(Dettagli esercizio)
Puoi restituire tali e quali le righe delle voci, dall'inizio delle voci fino alla riga che contiene "129L102 121L97 117L90", con entrambi gli estremi inclusi?

(Dati forniti)

..............................

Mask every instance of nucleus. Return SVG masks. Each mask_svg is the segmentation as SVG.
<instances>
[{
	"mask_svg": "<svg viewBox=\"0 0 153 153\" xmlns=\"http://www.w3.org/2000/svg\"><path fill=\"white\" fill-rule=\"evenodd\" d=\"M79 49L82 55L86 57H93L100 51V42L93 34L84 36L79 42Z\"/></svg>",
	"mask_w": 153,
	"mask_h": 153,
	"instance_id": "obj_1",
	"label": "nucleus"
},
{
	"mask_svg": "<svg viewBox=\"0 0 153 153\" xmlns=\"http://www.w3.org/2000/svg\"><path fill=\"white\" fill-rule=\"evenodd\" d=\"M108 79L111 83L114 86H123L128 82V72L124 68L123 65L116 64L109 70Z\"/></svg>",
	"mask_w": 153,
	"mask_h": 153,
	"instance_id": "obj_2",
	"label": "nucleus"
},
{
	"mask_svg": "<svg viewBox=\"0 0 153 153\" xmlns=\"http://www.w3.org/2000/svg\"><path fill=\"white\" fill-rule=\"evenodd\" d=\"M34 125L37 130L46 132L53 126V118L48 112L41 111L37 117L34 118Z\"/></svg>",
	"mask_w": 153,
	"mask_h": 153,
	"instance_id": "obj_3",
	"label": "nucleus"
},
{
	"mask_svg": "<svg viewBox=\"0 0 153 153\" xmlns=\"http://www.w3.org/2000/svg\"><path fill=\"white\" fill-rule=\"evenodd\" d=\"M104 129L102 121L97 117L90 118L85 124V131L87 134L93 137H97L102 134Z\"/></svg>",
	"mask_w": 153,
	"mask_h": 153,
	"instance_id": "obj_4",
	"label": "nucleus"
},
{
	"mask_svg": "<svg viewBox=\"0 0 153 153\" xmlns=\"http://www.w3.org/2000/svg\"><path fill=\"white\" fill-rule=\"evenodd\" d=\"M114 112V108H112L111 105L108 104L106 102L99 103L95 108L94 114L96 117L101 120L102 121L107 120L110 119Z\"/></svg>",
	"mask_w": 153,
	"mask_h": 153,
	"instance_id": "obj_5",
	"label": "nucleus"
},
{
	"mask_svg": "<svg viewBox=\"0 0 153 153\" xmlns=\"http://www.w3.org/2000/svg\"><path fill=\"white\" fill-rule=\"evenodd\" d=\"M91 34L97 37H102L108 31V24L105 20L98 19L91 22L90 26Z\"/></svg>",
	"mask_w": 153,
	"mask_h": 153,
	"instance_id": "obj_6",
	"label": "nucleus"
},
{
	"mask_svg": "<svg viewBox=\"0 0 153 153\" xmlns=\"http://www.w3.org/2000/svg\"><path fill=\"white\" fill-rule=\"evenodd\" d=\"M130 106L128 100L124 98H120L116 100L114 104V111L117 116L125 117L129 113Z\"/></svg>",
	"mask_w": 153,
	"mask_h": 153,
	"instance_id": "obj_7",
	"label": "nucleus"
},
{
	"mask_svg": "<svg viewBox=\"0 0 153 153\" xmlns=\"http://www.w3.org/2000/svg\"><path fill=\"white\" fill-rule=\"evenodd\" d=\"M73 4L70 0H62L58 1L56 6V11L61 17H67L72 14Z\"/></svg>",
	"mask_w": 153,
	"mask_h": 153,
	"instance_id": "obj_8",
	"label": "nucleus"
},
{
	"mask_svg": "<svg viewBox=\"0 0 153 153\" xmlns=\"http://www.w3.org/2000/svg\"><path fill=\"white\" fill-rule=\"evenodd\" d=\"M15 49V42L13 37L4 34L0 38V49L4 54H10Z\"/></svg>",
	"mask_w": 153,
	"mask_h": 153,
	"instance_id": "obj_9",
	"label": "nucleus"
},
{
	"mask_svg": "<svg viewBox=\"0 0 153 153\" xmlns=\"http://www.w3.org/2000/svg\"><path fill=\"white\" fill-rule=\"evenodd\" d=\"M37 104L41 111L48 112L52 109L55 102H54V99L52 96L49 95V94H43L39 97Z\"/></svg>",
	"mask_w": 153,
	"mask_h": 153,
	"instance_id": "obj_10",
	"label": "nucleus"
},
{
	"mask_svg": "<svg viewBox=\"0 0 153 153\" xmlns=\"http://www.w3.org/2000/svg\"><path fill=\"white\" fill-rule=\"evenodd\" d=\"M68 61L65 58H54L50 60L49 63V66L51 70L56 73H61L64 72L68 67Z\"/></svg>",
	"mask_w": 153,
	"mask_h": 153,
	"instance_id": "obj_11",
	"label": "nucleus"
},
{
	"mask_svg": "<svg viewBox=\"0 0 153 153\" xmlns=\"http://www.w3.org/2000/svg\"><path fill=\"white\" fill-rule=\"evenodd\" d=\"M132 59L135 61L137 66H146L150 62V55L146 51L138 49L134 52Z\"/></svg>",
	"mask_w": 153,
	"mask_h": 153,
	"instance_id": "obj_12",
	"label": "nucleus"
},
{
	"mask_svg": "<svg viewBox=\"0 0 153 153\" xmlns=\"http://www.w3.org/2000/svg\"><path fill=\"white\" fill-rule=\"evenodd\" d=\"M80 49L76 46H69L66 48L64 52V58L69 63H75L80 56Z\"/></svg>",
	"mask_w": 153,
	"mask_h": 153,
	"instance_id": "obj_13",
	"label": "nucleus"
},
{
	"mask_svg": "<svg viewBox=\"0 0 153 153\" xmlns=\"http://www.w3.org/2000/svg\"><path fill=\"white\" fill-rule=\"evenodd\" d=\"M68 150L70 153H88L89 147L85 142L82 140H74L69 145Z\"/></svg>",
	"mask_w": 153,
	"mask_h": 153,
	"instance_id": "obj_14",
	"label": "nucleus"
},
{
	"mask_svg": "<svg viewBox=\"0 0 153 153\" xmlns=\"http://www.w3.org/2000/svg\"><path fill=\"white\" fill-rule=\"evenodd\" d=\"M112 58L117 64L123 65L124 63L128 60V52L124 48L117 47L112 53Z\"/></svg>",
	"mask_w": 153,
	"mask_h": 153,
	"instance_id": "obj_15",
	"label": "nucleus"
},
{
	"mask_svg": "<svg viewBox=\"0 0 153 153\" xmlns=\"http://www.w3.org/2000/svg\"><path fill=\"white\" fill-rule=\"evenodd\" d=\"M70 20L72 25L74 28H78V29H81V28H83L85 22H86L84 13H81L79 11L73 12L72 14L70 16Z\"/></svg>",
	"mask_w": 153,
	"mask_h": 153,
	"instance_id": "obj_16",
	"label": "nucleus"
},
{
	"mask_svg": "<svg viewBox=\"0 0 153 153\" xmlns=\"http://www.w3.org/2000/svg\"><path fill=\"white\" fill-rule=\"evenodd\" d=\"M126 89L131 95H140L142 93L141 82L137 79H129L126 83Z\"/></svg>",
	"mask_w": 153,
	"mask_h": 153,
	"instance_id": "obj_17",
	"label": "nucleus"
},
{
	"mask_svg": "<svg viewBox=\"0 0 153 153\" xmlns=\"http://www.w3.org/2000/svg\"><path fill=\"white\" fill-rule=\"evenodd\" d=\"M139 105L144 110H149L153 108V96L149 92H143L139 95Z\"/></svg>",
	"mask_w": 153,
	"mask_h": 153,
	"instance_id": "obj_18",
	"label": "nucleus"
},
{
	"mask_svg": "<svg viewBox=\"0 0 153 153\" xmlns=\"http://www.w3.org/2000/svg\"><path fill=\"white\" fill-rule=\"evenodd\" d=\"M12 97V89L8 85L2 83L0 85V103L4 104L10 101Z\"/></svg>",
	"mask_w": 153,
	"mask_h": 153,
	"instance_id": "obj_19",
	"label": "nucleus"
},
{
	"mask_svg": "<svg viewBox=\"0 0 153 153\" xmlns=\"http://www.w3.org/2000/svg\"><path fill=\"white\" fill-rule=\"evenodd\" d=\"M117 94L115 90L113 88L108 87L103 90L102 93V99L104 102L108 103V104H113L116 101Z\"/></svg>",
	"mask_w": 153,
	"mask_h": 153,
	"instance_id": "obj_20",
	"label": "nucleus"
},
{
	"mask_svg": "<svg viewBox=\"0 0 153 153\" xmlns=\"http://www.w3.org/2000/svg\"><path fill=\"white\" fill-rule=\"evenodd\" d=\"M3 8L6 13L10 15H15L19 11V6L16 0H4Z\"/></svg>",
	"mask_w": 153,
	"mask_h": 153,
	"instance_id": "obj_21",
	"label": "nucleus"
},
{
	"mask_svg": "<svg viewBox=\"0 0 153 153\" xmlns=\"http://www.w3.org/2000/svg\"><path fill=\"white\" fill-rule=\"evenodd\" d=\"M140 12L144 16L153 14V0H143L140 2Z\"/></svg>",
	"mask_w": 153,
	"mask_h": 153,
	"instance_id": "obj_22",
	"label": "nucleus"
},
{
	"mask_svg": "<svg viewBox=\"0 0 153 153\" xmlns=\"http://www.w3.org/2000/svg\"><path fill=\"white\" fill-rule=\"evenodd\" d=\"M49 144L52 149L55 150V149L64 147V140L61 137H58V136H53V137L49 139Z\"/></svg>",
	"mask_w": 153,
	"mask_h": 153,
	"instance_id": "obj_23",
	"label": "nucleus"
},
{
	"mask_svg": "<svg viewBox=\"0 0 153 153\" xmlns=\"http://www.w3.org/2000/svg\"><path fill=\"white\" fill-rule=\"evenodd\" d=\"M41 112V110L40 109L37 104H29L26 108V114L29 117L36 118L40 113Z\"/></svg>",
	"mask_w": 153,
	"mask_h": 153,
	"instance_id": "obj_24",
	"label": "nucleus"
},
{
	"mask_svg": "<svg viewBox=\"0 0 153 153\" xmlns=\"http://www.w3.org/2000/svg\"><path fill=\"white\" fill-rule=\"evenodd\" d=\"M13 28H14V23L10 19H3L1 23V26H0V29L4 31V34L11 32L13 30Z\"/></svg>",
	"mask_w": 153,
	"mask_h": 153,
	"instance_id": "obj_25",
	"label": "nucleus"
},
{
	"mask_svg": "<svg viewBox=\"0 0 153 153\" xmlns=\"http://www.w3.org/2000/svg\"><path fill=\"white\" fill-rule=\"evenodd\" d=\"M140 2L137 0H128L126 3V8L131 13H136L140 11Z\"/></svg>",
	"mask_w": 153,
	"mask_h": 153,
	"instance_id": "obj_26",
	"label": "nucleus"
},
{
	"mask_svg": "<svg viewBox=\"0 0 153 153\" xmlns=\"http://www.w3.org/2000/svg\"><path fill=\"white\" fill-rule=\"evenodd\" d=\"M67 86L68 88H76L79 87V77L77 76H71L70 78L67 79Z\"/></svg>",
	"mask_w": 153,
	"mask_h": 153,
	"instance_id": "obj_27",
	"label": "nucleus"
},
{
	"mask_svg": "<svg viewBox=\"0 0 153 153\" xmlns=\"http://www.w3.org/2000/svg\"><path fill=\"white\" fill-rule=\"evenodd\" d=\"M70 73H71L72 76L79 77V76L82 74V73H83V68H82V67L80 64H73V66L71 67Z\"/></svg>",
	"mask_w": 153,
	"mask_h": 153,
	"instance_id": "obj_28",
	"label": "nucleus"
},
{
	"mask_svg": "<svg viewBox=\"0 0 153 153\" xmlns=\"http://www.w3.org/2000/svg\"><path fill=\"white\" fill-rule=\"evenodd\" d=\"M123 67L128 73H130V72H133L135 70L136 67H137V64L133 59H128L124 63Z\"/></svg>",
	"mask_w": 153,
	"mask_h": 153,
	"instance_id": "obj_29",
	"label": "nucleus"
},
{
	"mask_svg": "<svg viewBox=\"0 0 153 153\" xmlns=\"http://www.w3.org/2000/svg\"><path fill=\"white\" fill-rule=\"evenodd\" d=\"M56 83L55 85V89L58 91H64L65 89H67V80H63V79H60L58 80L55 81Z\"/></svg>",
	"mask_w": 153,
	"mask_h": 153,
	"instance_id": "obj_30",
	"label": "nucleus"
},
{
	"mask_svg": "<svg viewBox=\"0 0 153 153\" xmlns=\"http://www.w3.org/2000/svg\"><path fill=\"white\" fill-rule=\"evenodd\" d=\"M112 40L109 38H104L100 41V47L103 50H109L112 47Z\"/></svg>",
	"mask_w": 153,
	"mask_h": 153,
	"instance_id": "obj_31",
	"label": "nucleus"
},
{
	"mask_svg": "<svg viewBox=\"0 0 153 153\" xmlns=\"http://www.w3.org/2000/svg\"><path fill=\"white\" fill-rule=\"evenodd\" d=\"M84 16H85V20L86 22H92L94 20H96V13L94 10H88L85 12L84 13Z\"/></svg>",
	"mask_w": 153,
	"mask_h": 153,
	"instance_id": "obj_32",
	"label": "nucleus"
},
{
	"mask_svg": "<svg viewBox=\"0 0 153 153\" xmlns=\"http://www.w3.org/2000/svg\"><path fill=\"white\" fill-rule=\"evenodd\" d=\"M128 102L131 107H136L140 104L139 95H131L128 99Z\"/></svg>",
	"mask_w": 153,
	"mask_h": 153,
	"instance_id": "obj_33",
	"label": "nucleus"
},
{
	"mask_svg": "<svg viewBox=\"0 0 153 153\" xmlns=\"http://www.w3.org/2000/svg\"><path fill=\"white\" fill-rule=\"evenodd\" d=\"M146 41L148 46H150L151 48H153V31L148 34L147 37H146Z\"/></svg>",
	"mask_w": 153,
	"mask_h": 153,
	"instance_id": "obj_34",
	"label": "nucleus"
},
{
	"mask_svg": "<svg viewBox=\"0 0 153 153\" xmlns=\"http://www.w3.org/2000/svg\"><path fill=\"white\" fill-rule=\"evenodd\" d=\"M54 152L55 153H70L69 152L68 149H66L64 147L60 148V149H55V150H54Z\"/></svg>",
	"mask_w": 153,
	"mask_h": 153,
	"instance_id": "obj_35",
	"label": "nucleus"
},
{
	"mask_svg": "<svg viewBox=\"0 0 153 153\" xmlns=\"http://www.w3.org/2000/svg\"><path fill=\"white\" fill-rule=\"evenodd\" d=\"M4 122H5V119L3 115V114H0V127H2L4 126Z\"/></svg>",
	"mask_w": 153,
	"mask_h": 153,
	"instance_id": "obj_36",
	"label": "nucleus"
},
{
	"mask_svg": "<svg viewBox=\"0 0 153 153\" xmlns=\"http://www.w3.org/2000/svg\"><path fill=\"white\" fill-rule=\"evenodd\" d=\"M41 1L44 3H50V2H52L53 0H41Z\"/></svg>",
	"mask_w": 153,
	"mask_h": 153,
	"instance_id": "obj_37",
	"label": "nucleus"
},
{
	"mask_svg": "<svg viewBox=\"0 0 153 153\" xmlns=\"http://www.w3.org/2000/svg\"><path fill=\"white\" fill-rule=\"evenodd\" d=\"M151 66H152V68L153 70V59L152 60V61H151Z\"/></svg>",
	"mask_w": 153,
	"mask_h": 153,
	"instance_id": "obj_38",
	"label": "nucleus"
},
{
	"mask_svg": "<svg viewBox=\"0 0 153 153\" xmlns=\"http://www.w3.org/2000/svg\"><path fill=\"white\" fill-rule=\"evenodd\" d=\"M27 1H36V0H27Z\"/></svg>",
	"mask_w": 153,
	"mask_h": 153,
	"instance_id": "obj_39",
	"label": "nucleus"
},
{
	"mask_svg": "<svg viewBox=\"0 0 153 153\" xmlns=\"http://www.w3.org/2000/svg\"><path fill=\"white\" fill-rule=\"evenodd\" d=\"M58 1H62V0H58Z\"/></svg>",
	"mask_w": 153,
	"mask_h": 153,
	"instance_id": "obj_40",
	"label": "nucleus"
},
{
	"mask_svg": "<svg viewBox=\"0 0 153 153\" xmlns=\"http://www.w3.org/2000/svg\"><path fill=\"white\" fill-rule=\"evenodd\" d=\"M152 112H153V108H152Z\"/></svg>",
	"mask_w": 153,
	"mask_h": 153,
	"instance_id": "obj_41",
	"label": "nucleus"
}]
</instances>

..............................

(Risposta al compito)
Mask every instance of nucleus. Return SVG masks. Each mask_svg is the segmentation as SVG.
<instances>
[{
	"mask_svg": "<svg viewBox=\"0 0 153 153\" xmlns=\"http://www.w3.org/2000/svg\"><path fill=\"white\" fill-rule=\"evenodd\" d=\"M79 49L82 55L86 57H93L100 51V42L93 34L84 36L79 42Z\"/></svg>",
	"mask_w": 153,
	"mask_h": 153,
	"instance_id": "obj_1",
	"label": "nucleus"
},
{
	"mask_svg": "<svg viewBox=\"0 0 153 153\" xmlns=\"http://www.w3.org/2000/svg\"><path fill=\"white\" fill-rule=\"evenodd\" d=\"M108 79L111 83L114 86H123L128 82V72L124 68L123 65L116 64L109 70Z\"/></svg>",
	"mask_w": 153,
	"mask_h": 153,
	"instance_id": "obj_2",
	"label": "nucleus"
},
{
	"mask_svg": "<svg viewBox=\"0 0 153 153\" xmlns=\"http://www.w3.org/2000/svg\"><path fill=\"white\" fill-rule=\"evenodd\" d=\"M34 125L37 130L46 132L53 126V118L48 112L41 111L37 117L34 118Z\"/></svg>",
	"mask_w": 153,
	"mask_h": 153,
	"instance_id": "obj_3",
	"label": "nucleus"
},
{
	"mask_svg": "<svg viewBox=\"0 0 153 153\" xmlns=\"http://www.w3.org/2000/svg\"><path fill=\"white\" fill-rule=\"evenodd\" d=\"M104 129L102 121L97 117L90 118L85 124V131L87 134L93 137H97L102 134Z\"/></svg>",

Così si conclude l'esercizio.